• **Problem details**: Reprint the lines below with each "roof overhang" renamed to "eave" and everything else kept the same. Leave the pictures out.

• **Dataset records**:

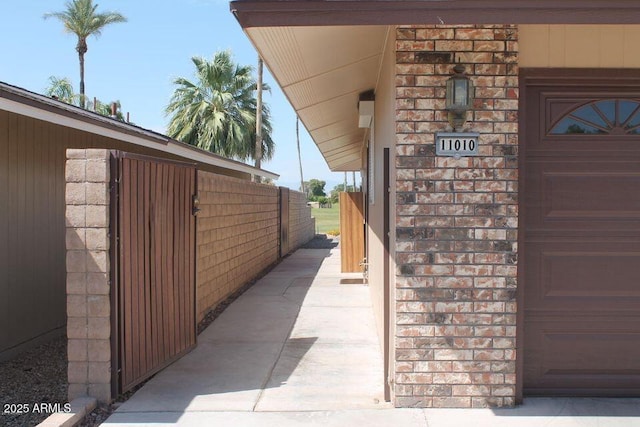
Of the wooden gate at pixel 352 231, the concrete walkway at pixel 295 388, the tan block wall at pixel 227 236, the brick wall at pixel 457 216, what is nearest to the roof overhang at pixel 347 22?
the brick wall at pixel 457 216

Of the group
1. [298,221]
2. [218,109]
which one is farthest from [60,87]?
[298,221]

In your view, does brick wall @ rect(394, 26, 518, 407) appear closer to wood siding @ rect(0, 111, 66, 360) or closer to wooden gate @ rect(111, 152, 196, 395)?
wooden gate @ rect(111, 152, 196, 395)

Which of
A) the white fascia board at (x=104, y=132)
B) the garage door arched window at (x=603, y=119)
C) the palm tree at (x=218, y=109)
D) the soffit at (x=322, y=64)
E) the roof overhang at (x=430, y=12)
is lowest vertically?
the garage door arched window at (x=603, y=119)

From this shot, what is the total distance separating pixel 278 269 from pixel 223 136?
1037 centimetres

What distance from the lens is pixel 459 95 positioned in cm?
402

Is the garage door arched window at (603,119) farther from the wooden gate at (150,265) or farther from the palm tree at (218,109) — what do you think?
the palm tree at (218,109)

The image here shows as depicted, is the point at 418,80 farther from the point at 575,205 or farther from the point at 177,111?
the point at 177,111

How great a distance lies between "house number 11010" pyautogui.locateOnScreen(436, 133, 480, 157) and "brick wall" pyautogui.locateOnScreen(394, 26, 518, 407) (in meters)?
0.05

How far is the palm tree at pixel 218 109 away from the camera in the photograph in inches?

• **Solution to this problem**:
Of the wooden gate at pixel 352 231, the concrete walkway at pixel 295 388, the tan block wall at pixel 227 236, the brick wall at pixel 457 216, what is nearest to the eave at pixel 347 22?
the brick wall at pixel 457 216

Of the group
1. [298,221]
2. [218,109]
which one is farthest from [60,87]?
[298,221]

In your view, does brick wall @ rect(394, 26, 518, 407) appear closer to wood siding @ rect(0, 111, 66, 360) or closer to wooden gate @ rect(111, 152, 196, 395)?
wooden gate @ rect(111, 152, 196, 395)

Which of
A) the white fascia board at (x=104, y=132)
B) the garage door arched window at (x=603, y=119)
C) the palm tree at (x=218, y=109)
D) the soffit at (x=322, y=64)
E) the eave at (x=430, y=12)
is lowest vertically?
the garage door arched window at (x=603, y=119)

From this shot, what is the total distance separating pixel 278 269 from pixel 223 136?
1037 centimetres

What distance from the lens is pixel 459 95 positioned in cm?
402

Is the garage door arched window at (603,119) farther from the wooden gate at (150,265) or farther from the palm tree at (218,109) — what do you think?
the palm tree at (218,109)

The image here shows as depicted, is the point at 418,80 farther from the point at 575,205 or farther from the point at 177,111?
the point at 177,111

How great a distance lies between "house number 11010" pyautogui.locateOnScreen(436, 133, 480, 157) and "brick wall" pyautogui.locateOnScreen(394, 26, 518, 407) (in meters)?
0.05

How far is the palm tree at pixel 218 109 away from the camera in the photograph in inches?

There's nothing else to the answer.